LLMs could be, but shouldn't be compilers

3 months ago
  • #Programming Abstractions
  • #LLMs
  • #Software Engineering
  • LLMs are being compared to compilers, raising questions about the future of programming and whether people will need to look at underlying code.
  • Higher-level programming languages reduce mental complexity by abstracting away low-level details, allowing programmers to focus on more abstract concepts.
  • Compilation involves giving up some control (e.g., memory management, code layout) in exchange for reduced mental burden and increased productivity.
  • Abstractions in programming rely on well-defined semantics, testing, and contextual guarantees to ensure correctness.
  • LLM-based programming differs because natural language lacks precise semantics, making functional correctness harder to define and verify.
  • The core issue with LLMs is not just hallucinations but functional underspecification—natural language prompts leave gaps that the model must fill.
  • LLMs can generate multiple 'reasonable' implementations from vague prompts, leading to potential mismatches with user intent.

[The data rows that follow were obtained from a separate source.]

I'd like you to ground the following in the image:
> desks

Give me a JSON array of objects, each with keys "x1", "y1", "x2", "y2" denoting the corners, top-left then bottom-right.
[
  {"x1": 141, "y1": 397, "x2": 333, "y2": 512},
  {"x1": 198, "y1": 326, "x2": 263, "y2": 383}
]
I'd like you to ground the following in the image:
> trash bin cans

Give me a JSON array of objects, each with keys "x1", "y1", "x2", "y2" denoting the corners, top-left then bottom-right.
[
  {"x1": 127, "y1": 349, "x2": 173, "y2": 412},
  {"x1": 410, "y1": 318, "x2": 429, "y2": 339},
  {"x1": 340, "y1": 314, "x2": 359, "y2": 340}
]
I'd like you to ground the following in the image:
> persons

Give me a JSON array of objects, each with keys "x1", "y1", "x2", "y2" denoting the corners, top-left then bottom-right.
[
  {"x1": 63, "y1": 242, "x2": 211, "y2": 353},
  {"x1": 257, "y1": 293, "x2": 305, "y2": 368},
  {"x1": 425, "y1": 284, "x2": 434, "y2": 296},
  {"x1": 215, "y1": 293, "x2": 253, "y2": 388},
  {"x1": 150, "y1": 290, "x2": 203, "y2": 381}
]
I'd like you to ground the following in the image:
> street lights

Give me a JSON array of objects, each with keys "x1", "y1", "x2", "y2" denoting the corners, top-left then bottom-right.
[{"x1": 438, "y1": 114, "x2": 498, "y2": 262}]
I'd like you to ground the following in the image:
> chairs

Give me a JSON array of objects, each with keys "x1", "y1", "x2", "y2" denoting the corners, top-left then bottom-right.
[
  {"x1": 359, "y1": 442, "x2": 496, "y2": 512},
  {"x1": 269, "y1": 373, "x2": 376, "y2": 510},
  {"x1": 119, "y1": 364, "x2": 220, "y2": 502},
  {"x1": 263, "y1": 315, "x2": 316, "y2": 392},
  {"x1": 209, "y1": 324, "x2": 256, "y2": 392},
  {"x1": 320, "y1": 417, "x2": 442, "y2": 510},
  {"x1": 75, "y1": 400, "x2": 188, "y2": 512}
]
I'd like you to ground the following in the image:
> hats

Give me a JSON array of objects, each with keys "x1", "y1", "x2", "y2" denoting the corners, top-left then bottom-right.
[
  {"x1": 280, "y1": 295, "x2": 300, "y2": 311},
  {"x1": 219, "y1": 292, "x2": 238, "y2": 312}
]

  • Development with LLMs may shift toward iterative refinement, where users refine prompts based on generated outputs rather than designing from scratch.
  • The danger lies in outsourcing critical design decisions to the model, leading to software that users don’t fully understand.
  • Specification and verification will become increasingly important skills as LLMs make it easier to generate code from well-defined requirements.
  • While LLMs can be seen as compiler-like in translating specifications to code, the control relinquished is much greater than with traditional compilers.
  • To use LLMs effectively, developers must strengthen their ability to specify requirements precisely and verify outputs rigorously.